Ваше задание. В каком номере за прошлый год, согласно тексту о кризисе фантастики, вышли заметки Евгения Лукина «Вранье, ведущее к правде»?

ПУБЛИЦИСТИКА

Евгений Лукин Кризис номер два

В № 11 за прошлый год мы опубликовали острые (если не сказать — едкие) заметки Евгения Лукина «Вранье, ведущее к правде». В нынешней публикации, логически вытекающей из прошлой статьи, популярный фантаст пришел к еще более парадоксальным выводам. Так куда же на самом деле приводит «литературное вранье»?…

1.

Впервые за сто лет и на глазах моих

Меняется твоя таинственная карта.

Осип Мандельштам.

Пожаловался однажды преподаватель общественных наук:

— Спросишь об экономическом положении русского крестьянства накануне петровских реформ — отвечают: «Народу в те времена жилось плохо…». Ну допустим! А после реформ? «Тоже, — говорят, — плохо жилось…» Да ёлы-палы! Народу всегда жилось плохо! Ты мне про его экономическое положение расскажи…

Вот и с фантастикой та же история. Про какие годы ни спроси — вечно она в кризисе.

Предоставленный материал.
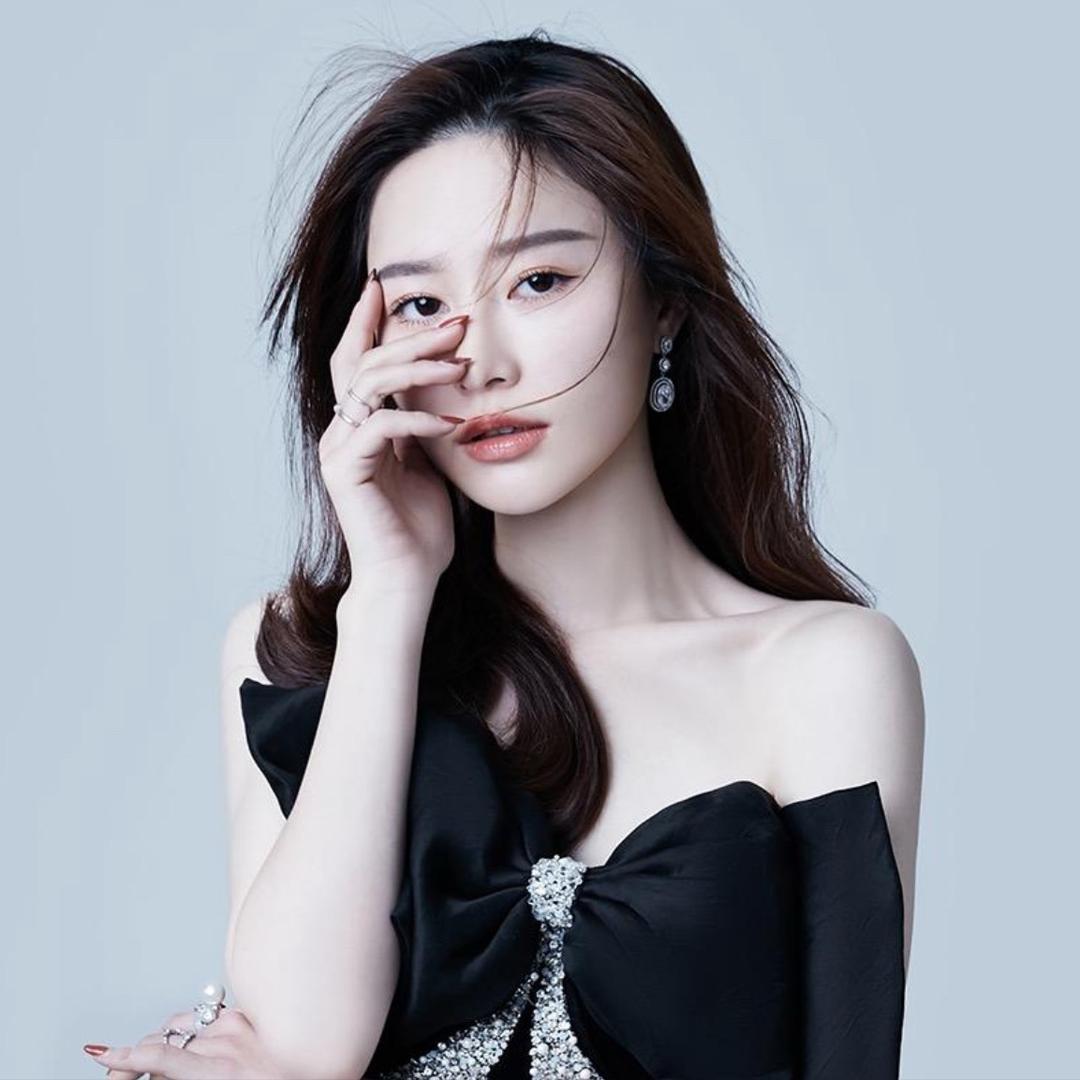 邱莹莹（直播爆品返场）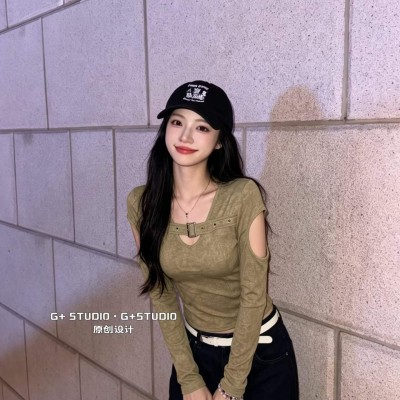 공예 원단 인기 제품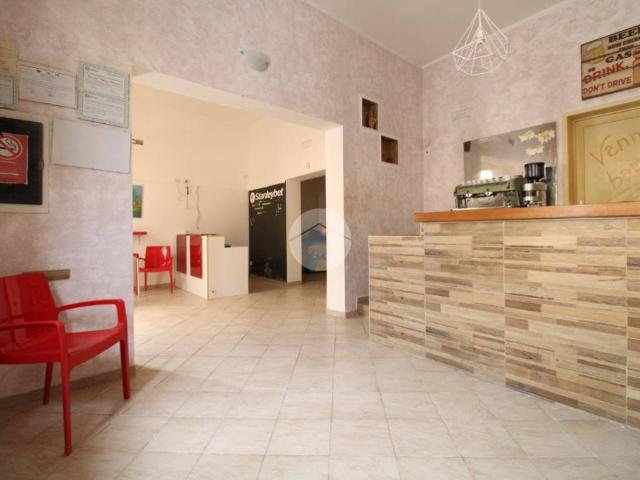Box in affitto a Paceco, Sicilia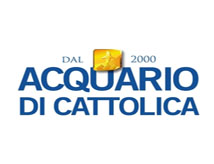 Aquarium von Cattolica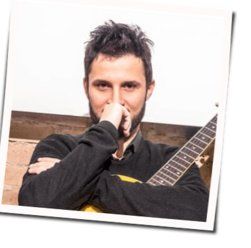 Seu Chords by Pablo Lanzoni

Решённая задача. В № 11.